OpenAI Launches GeneBench-Pro to Test AI Scientific Reasoning

OpenAI Blog •
×

OpenAI has introduced GeneBench-Pro, a new benchmark designed to test how well AI models handle complex computational biology tasks. Unlike previous evaluations that focus on simple fact retrieval, this benchmark requires models to demonstrate research-level judgment. It measures a model's ability to navigate messy datasets, revise assumptions, and make decisions similar to a human scientist.

Researchers built the benchmark using synthetic data to ensure precise grading against known targets. This approach prevents models from exploiting shortcuts or finding unintended solution pathways. The collection includes 129 problems spanning genomics and quantitative biology. To maintain high standards, the team utilized external domain experts to audit the realism and technical accuracy of the questions.

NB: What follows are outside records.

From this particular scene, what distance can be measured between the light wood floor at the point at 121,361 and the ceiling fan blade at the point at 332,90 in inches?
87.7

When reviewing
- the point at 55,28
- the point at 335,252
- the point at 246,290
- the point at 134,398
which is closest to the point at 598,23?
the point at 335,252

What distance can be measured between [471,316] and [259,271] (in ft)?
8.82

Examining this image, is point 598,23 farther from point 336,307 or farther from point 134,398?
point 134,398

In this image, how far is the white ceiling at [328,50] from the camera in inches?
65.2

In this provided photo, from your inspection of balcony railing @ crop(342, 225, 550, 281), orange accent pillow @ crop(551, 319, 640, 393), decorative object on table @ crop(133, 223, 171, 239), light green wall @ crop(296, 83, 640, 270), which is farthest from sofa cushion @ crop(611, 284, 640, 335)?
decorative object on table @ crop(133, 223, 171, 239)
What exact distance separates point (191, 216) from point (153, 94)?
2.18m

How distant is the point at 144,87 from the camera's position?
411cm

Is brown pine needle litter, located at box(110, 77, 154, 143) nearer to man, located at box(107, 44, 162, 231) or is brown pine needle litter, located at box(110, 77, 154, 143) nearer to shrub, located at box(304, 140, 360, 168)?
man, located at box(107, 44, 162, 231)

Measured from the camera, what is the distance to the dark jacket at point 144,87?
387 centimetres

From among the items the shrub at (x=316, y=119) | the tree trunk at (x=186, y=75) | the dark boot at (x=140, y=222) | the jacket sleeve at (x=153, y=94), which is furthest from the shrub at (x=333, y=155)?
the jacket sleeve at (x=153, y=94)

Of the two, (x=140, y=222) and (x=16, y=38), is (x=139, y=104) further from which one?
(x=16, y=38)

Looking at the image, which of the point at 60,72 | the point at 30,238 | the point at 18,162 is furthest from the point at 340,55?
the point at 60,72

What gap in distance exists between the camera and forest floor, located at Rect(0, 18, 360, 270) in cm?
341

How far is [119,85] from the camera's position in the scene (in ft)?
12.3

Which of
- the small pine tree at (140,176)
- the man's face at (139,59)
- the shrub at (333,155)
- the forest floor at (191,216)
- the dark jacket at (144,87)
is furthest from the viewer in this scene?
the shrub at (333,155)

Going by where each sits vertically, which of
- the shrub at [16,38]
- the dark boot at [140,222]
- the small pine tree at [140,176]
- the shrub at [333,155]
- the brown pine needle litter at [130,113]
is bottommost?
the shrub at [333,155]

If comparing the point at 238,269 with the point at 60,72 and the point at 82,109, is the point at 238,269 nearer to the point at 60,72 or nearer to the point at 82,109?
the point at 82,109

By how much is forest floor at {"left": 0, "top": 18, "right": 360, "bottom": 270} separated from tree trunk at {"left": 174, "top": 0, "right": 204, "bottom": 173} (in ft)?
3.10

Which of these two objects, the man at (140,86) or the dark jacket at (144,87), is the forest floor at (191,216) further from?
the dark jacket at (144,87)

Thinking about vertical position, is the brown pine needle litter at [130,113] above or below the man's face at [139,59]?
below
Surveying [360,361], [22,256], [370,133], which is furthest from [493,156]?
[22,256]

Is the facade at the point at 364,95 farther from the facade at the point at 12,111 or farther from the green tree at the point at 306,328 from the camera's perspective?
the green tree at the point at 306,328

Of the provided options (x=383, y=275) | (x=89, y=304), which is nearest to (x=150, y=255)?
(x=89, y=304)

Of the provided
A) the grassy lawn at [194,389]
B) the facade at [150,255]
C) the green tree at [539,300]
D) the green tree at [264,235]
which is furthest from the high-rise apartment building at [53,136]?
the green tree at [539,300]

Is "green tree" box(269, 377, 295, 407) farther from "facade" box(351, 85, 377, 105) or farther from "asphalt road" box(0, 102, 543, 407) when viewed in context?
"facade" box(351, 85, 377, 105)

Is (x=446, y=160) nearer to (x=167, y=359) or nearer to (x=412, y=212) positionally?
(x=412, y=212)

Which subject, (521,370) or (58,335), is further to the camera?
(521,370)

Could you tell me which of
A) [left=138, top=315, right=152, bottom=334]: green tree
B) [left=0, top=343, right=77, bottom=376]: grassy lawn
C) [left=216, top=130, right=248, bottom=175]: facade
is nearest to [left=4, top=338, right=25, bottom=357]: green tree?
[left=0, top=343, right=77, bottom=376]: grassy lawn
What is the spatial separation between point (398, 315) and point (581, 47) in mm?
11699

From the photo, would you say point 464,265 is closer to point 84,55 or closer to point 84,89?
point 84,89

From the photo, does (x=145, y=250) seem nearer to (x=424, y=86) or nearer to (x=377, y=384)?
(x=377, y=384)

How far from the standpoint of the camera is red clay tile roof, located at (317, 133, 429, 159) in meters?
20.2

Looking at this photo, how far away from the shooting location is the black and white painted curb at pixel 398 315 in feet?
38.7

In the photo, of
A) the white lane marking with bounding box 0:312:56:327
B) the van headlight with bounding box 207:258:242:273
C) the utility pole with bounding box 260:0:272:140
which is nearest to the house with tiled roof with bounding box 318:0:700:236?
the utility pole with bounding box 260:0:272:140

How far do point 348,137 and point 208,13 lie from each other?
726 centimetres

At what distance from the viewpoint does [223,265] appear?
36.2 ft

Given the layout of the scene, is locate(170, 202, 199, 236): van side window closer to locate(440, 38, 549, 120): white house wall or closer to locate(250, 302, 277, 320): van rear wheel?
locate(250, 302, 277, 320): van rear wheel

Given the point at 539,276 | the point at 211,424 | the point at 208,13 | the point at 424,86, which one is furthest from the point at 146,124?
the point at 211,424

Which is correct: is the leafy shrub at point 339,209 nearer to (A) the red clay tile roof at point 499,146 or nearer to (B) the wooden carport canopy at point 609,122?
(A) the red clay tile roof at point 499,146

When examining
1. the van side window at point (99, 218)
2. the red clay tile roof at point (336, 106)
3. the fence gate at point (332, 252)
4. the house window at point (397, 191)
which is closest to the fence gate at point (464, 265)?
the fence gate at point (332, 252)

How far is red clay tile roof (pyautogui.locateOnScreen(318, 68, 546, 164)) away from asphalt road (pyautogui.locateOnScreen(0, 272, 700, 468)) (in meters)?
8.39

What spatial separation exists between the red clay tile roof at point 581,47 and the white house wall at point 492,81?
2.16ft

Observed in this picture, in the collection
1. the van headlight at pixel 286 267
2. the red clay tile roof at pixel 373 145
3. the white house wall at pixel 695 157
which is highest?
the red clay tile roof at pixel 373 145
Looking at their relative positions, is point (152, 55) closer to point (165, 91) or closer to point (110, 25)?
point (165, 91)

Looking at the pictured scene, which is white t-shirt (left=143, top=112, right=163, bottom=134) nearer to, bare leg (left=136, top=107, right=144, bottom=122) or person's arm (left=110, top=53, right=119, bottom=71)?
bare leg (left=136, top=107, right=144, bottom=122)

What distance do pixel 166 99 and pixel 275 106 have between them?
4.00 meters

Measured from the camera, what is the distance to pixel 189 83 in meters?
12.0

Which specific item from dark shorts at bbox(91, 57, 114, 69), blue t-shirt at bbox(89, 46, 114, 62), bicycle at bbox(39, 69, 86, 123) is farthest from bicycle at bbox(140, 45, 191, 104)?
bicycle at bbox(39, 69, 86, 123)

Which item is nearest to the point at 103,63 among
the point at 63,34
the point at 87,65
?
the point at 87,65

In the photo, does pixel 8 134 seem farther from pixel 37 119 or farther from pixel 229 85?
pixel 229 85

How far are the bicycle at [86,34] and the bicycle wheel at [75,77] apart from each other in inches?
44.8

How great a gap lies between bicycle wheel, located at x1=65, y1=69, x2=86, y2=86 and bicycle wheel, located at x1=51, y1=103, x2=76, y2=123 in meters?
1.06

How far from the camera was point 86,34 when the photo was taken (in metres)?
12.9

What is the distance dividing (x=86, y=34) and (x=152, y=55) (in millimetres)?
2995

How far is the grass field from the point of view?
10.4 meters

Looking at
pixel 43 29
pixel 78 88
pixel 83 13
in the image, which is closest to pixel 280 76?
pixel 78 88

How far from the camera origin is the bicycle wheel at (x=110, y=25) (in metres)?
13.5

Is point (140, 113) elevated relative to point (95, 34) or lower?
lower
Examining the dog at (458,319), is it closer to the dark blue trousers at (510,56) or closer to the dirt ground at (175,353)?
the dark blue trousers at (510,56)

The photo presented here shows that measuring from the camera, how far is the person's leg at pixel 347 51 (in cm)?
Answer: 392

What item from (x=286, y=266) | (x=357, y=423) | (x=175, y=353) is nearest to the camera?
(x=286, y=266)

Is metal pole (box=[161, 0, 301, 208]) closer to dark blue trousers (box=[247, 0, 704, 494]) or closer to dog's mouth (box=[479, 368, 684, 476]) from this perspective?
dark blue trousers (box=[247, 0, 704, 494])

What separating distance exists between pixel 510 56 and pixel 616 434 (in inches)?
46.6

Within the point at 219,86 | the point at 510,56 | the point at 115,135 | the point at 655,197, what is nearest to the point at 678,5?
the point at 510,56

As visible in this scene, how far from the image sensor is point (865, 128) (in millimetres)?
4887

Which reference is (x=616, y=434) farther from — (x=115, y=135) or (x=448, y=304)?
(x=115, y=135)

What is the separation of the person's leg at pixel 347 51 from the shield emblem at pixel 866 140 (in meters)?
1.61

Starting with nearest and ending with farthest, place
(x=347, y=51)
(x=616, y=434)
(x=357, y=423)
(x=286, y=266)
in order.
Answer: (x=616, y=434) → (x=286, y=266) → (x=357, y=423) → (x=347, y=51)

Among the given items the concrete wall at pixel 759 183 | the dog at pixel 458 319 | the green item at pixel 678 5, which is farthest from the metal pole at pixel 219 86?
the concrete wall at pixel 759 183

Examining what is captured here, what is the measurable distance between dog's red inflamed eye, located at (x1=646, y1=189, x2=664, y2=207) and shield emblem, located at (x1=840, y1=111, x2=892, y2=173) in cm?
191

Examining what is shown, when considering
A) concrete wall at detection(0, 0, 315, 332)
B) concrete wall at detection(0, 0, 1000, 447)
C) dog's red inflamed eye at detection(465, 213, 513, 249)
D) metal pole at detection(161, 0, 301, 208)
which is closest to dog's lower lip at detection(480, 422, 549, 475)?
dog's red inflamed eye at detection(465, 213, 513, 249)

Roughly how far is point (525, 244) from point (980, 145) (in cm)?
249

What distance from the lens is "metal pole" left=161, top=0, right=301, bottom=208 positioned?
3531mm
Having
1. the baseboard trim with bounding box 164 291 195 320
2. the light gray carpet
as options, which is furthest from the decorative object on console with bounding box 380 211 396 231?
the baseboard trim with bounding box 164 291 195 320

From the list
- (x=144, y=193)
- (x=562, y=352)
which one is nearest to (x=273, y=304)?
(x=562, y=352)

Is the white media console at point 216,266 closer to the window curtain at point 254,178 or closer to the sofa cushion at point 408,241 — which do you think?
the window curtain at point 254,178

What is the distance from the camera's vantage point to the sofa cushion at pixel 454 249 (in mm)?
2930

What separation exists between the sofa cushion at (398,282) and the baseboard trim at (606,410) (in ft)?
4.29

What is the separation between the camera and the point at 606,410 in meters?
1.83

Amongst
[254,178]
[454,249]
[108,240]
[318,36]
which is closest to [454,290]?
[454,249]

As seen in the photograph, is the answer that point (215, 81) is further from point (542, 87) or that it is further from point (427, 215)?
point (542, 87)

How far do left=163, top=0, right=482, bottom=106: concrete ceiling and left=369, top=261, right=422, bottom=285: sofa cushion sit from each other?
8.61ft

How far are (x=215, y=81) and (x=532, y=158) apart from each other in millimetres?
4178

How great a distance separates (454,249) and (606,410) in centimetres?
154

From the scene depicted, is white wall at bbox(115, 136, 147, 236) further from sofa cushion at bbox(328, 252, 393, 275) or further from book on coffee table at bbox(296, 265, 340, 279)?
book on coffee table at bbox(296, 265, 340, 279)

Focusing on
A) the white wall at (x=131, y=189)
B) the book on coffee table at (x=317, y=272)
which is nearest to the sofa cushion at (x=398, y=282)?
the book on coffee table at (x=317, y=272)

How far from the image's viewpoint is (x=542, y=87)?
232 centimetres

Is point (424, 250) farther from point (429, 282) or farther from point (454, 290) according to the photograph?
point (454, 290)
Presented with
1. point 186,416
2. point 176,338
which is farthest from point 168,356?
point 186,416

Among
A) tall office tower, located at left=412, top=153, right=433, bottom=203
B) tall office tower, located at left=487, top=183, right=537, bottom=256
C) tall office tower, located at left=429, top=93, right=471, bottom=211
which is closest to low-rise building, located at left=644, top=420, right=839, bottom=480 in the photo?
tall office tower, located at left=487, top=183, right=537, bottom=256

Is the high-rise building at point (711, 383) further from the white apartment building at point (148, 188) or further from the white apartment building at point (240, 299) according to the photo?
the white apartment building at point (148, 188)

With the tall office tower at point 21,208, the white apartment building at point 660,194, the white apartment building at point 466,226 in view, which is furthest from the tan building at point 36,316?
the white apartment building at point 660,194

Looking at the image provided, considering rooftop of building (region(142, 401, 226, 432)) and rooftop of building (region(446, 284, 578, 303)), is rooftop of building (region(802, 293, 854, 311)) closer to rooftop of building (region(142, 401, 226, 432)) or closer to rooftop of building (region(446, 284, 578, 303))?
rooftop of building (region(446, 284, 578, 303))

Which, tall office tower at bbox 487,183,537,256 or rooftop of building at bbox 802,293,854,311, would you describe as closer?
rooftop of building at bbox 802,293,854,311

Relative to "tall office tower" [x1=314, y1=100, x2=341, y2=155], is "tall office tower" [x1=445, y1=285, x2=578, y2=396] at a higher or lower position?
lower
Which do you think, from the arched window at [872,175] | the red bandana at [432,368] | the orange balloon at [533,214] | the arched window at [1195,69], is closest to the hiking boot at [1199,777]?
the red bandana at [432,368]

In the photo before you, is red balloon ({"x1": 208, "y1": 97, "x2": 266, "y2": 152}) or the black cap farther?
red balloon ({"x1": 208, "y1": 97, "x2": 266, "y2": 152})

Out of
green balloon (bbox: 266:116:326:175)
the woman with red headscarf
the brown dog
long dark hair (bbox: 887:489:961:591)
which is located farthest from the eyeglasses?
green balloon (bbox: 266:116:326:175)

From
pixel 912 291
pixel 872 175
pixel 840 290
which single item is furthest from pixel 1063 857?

Initial results show a massive gap between current capabilities and human expertise. While the top-performing GPT-5.6 Sol achieved a 28.7% pass rate, human experts typically spend 20 to 40 hours completing these tasks. This performance gap highlights the difficulty of closing the inferential loop in high-stakes scientific research. The benchmark remains a rigorous test for the next generation of reasoning models.